Saturday, March 20, 2021

Our Ancestors Quilted...And The Quilts Were In Their Wills

Is Quilting Part of Your DNA - Which Marker?

There was no surprise that a 5 Generation Morris Family Quilt was made. Quilting was a past-time.  It was time to sit around the table with other quilters, in the home, after church on a quiet summer evening. But what happened to the quilts?

I can't encourage genealogical researchers enough to read the will, not just an abstract, to get an hint of their ancestor's hobbies and loves. In generations to come, descendants of Geraldine Strader will know she was a quilter. AND...she put a precious value on her quilts as they were included in the will along with their appraised values.  

Mom Strader's quilts were published probably because she was a Kansas City, Kansas known hand quilter, and her specialty was applique quilts.  They are as beautiful as it sounds. She began quilting when her husband died in 1994. She was already fifty years old. In her lifetime, over the last 25 years of life, she produced over 10 applique quilts, and 12 hand quilts and some fun beautiful machine quilted quilts (her early ones).   

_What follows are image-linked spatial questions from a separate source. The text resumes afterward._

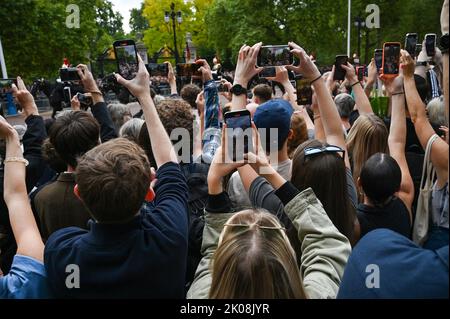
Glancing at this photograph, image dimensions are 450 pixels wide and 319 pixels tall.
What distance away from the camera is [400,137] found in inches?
123

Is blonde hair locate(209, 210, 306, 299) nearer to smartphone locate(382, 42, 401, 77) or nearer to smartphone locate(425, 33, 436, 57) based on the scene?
smartphone locate(382, 42, 401, 77)

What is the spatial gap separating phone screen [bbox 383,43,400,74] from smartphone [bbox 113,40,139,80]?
6.99 ft

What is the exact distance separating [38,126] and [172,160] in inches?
69.0

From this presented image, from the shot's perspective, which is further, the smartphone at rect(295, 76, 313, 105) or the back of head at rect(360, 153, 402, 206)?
the smartphone at rect(295, 76, 313, 105)

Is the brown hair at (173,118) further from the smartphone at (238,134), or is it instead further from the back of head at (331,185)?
the back of head at (331,185)

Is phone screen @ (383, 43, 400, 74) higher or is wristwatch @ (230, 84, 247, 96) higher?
phone screen @ (383, 43, 400, 74)

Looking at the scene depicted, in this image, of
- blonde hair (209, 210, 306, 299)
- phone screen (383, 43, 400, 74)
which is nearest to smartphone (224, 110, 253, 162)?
blonde hair (209, 210, 306, 299)

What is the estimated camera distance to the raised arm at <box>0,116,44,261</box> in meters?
1.89

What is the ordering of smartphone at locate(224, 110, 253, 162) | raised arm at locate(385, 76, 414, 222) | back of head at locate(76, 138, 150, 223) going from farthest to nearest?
1. raised arm at locate(385, 76, 414, 222)
2. smartphone at locate(224, 110, 253, 162)
3. back of head at locate(76, 138, 150, 223)

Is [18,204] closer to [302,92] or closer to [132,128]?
[132,128]

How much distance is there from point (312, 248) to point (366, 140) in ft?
5.56

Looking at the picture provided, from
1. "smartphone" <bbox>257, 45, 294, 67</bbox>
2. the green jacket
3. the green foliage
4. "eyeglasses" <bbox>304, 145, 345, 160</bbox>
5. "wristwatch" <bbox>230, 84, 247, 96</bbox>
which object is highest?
the green foliage

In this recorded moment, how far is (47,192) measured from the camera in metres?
2.54

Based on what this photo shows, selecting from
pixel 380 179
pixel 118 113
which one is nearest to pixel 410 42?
pixel 380 179
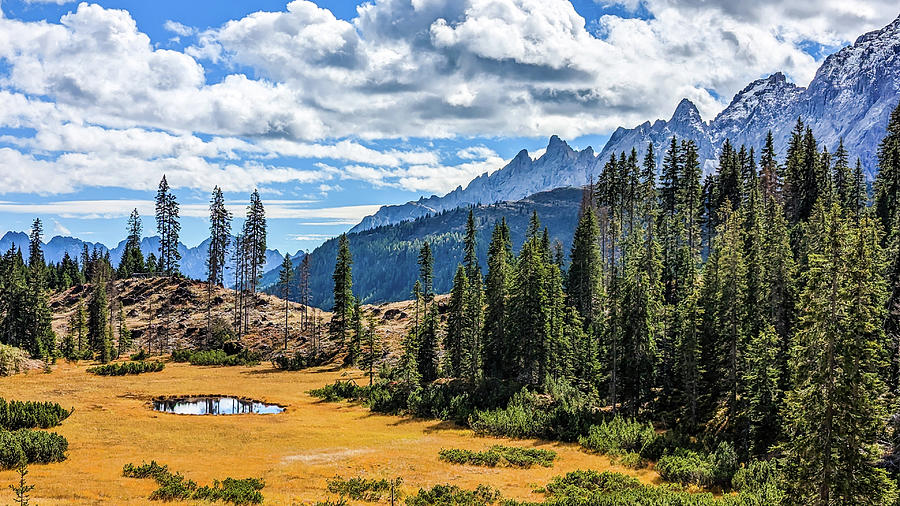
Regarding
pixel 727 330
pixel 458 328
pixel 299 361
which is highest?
pixel 727 330

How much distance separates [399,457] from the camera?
119 feet

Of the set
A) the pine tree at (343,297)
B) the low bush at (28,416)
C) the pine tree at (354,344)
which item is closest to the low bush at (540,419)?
the pine tree at (354,344)

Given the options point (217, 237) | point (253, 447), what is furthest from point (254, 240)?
point (253, 447)

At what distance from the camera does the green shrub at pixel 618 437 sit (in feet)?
128

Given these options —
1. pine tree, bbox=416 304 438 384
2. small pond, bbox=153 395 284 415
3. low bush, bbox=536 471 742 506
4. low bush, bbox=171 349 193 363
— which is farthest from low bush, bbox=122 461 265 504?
low bush, bbox=171 349 193 363

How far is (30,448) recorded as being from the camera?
29703mm

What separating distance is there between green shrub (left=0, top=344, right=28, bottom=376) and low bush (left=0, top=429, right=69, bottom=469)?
39.1 meters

She took Hawaiian applique classes in Hawaii of course. Why not? Her vacations were scheduled around quilt classes.  She gathered fabric from Gambia while visiting her dear friends Doris and husband George Haley, the USA Ambassador to the Republic of The Gambia. That quilt is not shown here, but it is awesome and will be featured in the book.  

Reading of the Will

Addendum to Will - "Quilts are to Never to Leave the Family"

In our family the loudest of arguments was over the quilts. Who will distribute?  Which one is for me?  I want that one? And then of course there were loud voices in the background. "She promised me a quilt."  No she didn't. She ONLY gave them to FAMILY.  Luckily most were distributed before death: sister, 1st cousin, etc.  Some first cousins didn't get theirs finished, but the fabric was named. The three grandsons were designated to receive earlier ones: "choose from those left"  (see #10 above).  

#7 Sample Quilt - Learning Patterns

The three living children each received one with fond memories - one with a story, one that took her 18 months to complete because she was a beginner doing a king size quilt while learning the different patterns (i.e. pinwheel, log cabin, etc). And all of them have perfect beautiful hand quilting stitching. 

Where Will They Land?

Like all descendants, ancestors can't plan enough.  Where do these treasures land in 3-4 generations?  Do you have your grandmother's quilt? I blogged about my first one from Grandma Kathleen: Grandma's Hands in 2010. It was made out of her polyester dresses, sewn only as Grandma could do. But I carried it to college, and it's still with me 40 plus years later.  Why? Because it's from Grandma. We all got one, all seven of her grandchildren, and no one messes with Grandma's quilt!

Today is National Quilting Day. Tell us about your family quilts.